* _Task_: Copy all of the entries below verbatim, omitting the pictures from your answer.
>> begin Data for the task
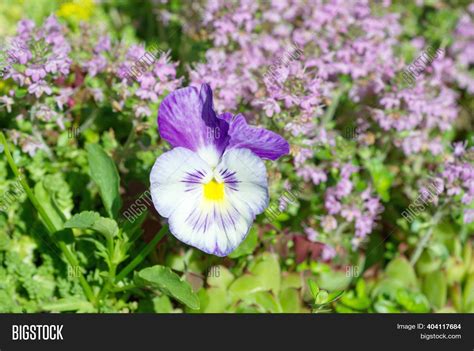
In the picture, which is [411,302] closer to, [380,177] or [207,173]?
[380,177]

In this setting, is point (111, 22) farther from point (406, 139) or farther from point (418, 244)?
point (418, 244)

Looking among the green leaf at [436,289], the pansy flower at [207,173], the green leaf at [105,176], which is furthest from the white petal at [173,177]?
the green leaf at [436,289]

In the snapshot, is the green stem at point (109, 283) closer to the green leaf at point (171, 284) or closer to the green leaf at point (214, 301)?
the green leaf at point (171, 284)

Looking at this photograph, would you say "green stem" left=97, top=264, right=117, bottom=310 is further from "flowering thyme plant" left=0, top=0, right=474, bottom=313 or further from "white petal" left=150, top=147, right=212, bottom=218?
"white petal" left=150, top=147, right=212, bottom=218

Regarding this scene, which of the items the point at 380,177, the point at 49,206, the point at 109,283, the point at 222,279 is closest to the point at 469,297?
the point at 380,177
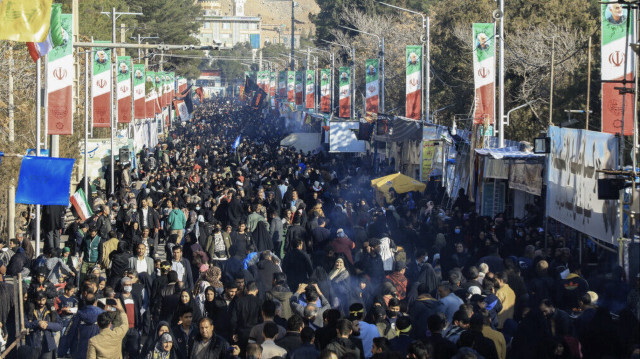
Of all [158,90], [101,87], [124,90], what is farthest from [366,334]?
[158,90]

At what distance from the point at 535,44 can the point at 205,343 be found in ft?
98.5

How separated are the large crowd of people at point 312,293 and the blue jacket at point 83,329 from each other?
0.6 inches

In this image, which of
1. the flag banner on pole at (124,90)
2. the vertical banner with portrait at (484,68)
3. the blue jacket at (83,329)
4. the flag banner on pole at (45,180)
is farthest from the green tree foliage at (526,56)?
the blue jacket at (83,329)

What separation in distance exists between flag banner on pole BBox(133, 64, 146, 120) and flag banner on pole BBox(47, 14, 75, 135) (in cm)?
2305

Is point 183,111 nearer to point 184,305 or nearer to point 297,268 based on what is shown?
point 297,268

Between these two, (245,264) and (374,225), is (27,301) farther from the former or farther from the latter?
(374,225)

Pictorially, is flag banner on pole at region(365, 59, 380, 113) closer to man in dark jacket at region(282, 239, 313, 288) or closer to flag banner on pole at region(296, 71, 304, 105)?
flag banner on pole at region(296, 71, 304, 105)

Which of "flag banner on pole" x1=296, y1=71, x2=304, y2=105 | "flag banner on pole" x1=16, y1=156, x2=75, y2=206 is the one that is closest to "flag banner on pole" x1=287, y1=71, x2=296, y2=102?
"flag banner on pole" x1=296, y1=71, x2=304, y2=105

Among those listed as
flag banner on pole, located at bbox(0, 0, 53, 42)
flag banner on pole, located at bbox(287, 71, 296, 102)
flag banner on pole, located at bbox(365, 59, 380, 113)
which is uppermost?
flag banner on pole, located at bbox(287, 71, 296, 102)

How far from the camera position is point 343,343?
820 cm

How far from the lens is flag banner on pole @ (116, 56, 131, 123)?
33.9 m

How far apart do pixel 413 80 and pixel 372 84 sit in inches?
378

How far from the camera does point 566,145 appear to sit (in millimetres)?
16188

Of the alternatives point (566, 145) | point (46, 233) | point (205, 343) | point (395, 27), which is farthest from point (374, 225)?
point (395, 27)
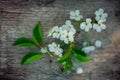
>> end Data for the task
* _Completed task_:
In the picture, which is [411,302] closer to, [380,177] or [207,173]?
[380,177]

In this setting, is point (111, 22) farther from point (406, 139) or farther from point (418, 244)?
point (418, 244)

Looking among the green leaf at [436,289], the pansy flower at [207,173], the green leaf at [105,176], which is furthest from the white petal at [173,177]?
the green leaf at [436,289]

In the snapshot, is the green stem at point (109, 283) closer to the green leaf at point (171, 284) or closer to the green leaf at point (214, 301)?
the green leaf at point (171, 284)

Looking at this photograph, would you say "green stem" left=97, top=264, right=117, bottom=310 is further from "flowering thyme plant" left=0, top=0, right=474, bottom=313 or further from "white petal" left=150, top=147, right=212, bottom=218?
"white petal" left=150, top=147, right=212, bottom=218

Regarding this scene, which of the items the point at 380,177, the point at 49,206, the point at 109,283, the point at 222,279 is closest to the point at 469,297?
the point at 380,177
Of all [158,90], [101,87], [124,90], what is farthest from [366,334]?
[158,90]

At what distance from the point at 535,44 can the point at 205,343 be found in ft?
98.5

How separated are the large crowd of people at point 312,293 and the blue jacket at point 83,329 from each other?
0.6 inches

In this image, which of
1. the flag banner on pole at (124,90)
2. the vertical banner with portrait at (484,68)
3. the blue jacket at (83,329)
4. the flag banner on pole at (45,180)
is farthest from the green tree foliage at (526,56)?
the blue jacket at (83,329)

What separation in distance exists between flag banner on pole BBox(133, 64, 146, 120) and flag banner on pole BBox(47, 14, 75, 135) (in cm)?
2305

Is point 183,111 nearer to point 184,305 or nearer to point 297,268 based on what is shown?
point 297,268

Between these two, (245,264) and (374,225), is (27,301) farther from the former or farther from the latter?
(374,225)

Pictorially, is flag banner on pole at region(365, 59, 380, 113) closer to man in dark jacket at region(282, 239, 313, 288) or closer to flag banner on pole at region(296, 71, 304, 105)?
flag banner on pole at region(296, 71, 304, 105)

Which of "flag banner on pole" x1=296, y1=71, x2=304, y2=105 | "flag banner on pole" x1=16, y1=156, x2=75, y2=206 is the one that is closest to "flag banner on pole" x1=287, y1=71, x2=296, y2=102?
"flag banner on pole" x1=296, y1=71, x2=304, y2=105

Among those listed as
flag banner on pole, located at bbox(0, 0, 53, 42)
flag banner on pole, located at bbox(287, 71, 296, 102)
flag banner on pole, located at bbox(365, 59, 380, 113)
which is uppermost?
flag banner on pole, located at bbox(287, 71, 296, 102)

How far from the camera position is point 343,343?
820 cm

How far from the lens is flag banner on pole @ (116, 56, 131, 123)?
33.9 m

How far apart do pixel 413 80 and pixel 372 84 sit in inches?
378

How far from the camera does point 566,145 appear to sit (in millimetres)?
16188

Of the alternatives point (566, 145) | point (46, 233) | point (205, 343) | point (395, 27), which is farthest from point (374, 225)?
point (395, 27)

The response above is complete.